Ryuichi Sakamoto‘s 12 contains a series of sketches composed during the composer’s ongoing battle with cancer: a bittersweet collection that nonetheless whispers hope. This is the artist’s first non-soundtrack work in years, a personal glimpse at a brilliant mind (Milan, January 17 – his 71st birthday). Piano and electronics decorate two extended works from Neal Rolnick, one composed during pandemic isolation, the other one a meditation on his wife’s battle with cancer. Lockdown Fantasies is packed with emotion, but is far more upbeat than one might expect given the subject matter (Other Minds, January 13). After completing a piano trilogy, Henrik Lindstrand chose to broaden his sound, enlisting a 16-piece string orchestra. Klangland is subtle, yet lush, spacious, yet full, an inviting suite (One Little Independent, January 29).
Bigo & Twigetti has two releases set for January 6. The first is an EP from Bluestem titled Enduring, a fair word for a new year and an exercise in restraint (January 6).
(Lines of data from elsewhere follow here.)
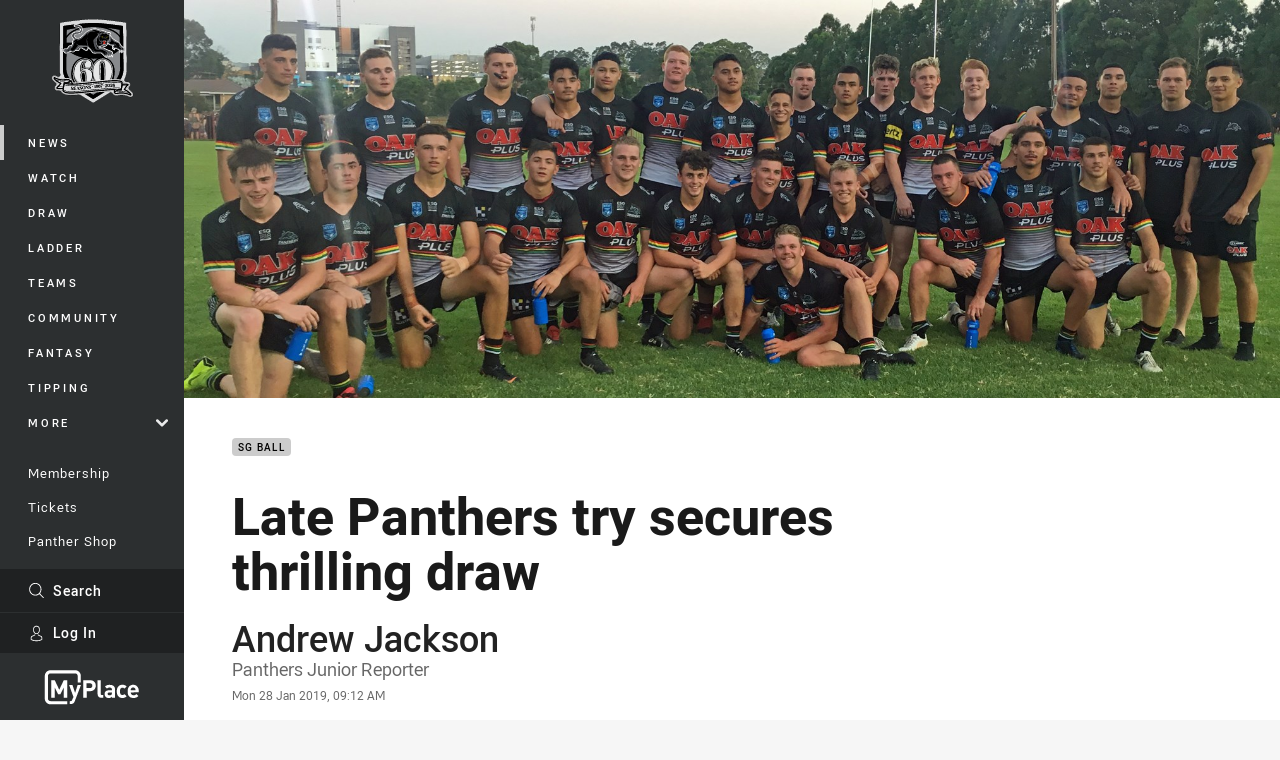

--- FILE ---
content_type: text/html; charset=utf-8
request_url: https://www.google.com/recaptcha/api2/aframe
body_size: 163
content:
<!DOCTYPE HTML><html><head><meta http-equiv="content-type" content="text/html; charset=UTF-8"></head><body><script nonce="7xEvos5lzO89gBRrmnrqcg">/** Anti-fraud and anti-abuse applications only. See google.com/recaptcha */ try{var clients={'sodar':'https://pagead2.googlesyndication.com/pagead/sodar?'};window.addEventListener("message",function(a){try{if(a.source===window.parent){var b=JSON.parse(a.data);var c=clients[b['id']];if(c){var d=document.createElement('img');d.src=c+b['params']+'&rc='+(localStorage.getItem("rc::a")?sessionStorage.getItem("rc::b"):"");window.document.body.appendChild(d);sessionStorage.setItem("rc::e",parseInt(sessionStorage.getItem("rc::e")||0)+1);localStorage.setItem("rc::h",'1770019235381');}}}catch(b){}});window.parent.postMessage("_grecaptcha_ready", "*");}catch(b){}</script></body></html>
The other is Paths, an expansive album from Wilson Trouvé (Monochromie), stretching from piano into luscious clouds of strings. Written in the 1970s for four pianos, Casto Ostinato takes the music of Simeon ten Holt in spacious new directions. Erik Hall inserts electric piano and organ, multitracking for maximal effect. This is the second in a series, arriving on the heels of a Steve Reich celebration (Western Vinyl, February 23).
Benjamin Gordon Cooper composed Virgin Stone as a soundtrack, although there is no film; one will have to imagine the cast and plot. The art and title imply a church setting (January 13). Lo.Flynn‘s tender piano decorates Helios, a lovely new EP led by the single Wildflowers: a foretaste of spring in the heart of winter (Télès Music, January 27). Looking very much like spring (if not summer) is Without Night, the debut album from pianist Christina Galisatus. The arrangements are fleshed out by clarinet, tenor sax, guitar, bass and drums, giving the record a jazzy feel. While much of the set is wordless, the occasional lyrics reflect a personal journey (Slow & Steady Records, January 27).